For Western blot analysis:

• Normalize CXCR7 band intensity to loading controls (β-actin, GAPDH)

• Include a standard curve of recombinant protein when possible

• Use digital image analysis software with appropriate background correction

For immunohistochemistry and immunofluorescence:

• Establish consistent image acquisition parameters

• Employ digital pathology tools for quantitative analysis

• Consider both staining intensity and percentage of positive cells

• Use the H-score or Allred scoring systems for semi-quantitative assessment

For flow cytometry:

• Report expression as mean fluorescence intensity (MFI)
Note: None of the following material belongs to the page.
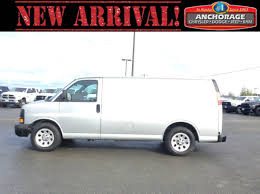 chevrolet express van in alaska for sale used cars on buysellsearch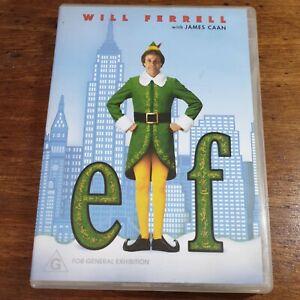Elf DVD R4 LIKE NEW FREE POST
• Include fluorescence minus one (FMO) controls

• Use standardized beads for instrument calibration

How should researchers interpret discrepancies between CXCR7 mRNA and protein expression data?
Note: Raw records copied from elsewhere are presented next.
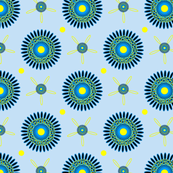 firefly-fabric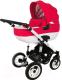 Детская универсальная коляска Adbor Ottis 3 в 1 (04) -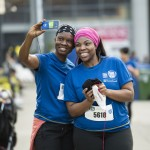 Photos from the 2017 RBC Race for the Kids.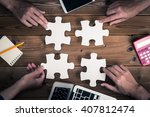 Stock photo jigsaw puzzle piece 407812474
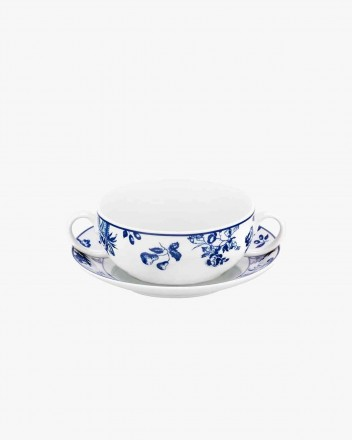 Chintz Azul Consomme Cup...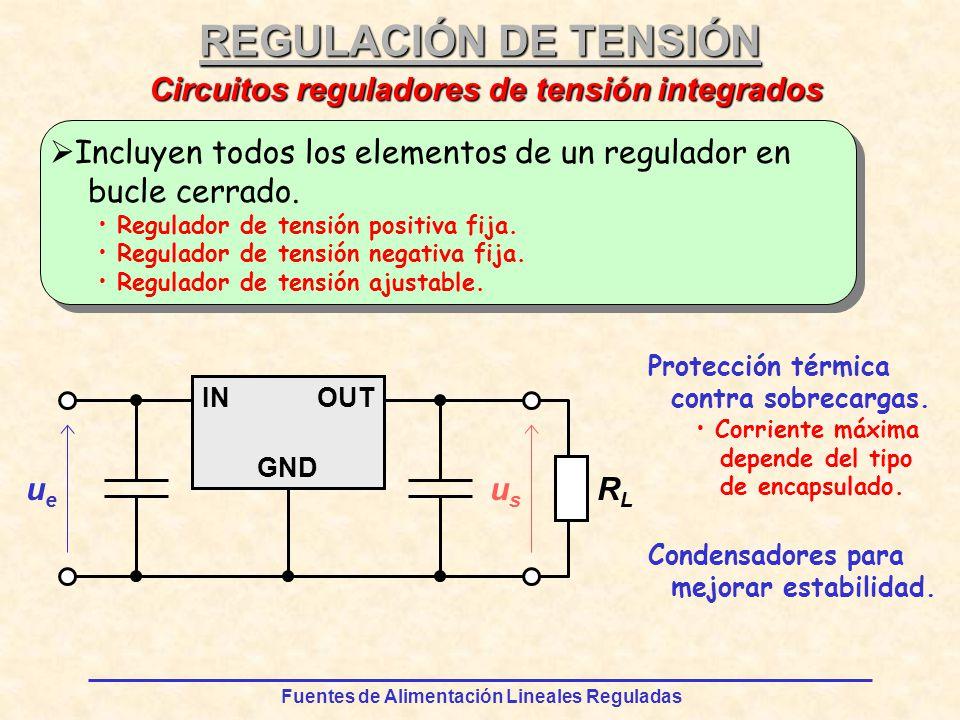 Fuentes de Alimentación Lineales Reguladas REGULACIÓN DE TENSIÓN Incluyen todos los elementos de un regulador en bucle cerrado.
Discrepancies between CXCR7 mRNA and protein expression are common and may reflect important biological phenomena. When encountering such discrepancies:

• Consider post-transcriptional regulation (miRNAs, RNA-binding proteins)

• Evaluate protein stability and turnover rates

• Assess receptor internalization and trafficking

• Examine technical factors such as antibody sensitivity compared to mRNA detection methods

• Verify findings using multiple complementary techniques (e.g., Western blot, IHC, flow cytometry)

Conducting parallel analyses of mRNA (RT-qPCR, RNA-seq) and protein (antibody-based methods) can provide insight into the regulatory mechanisms controlling CXCR7 expression in different physiological and pathological contexts.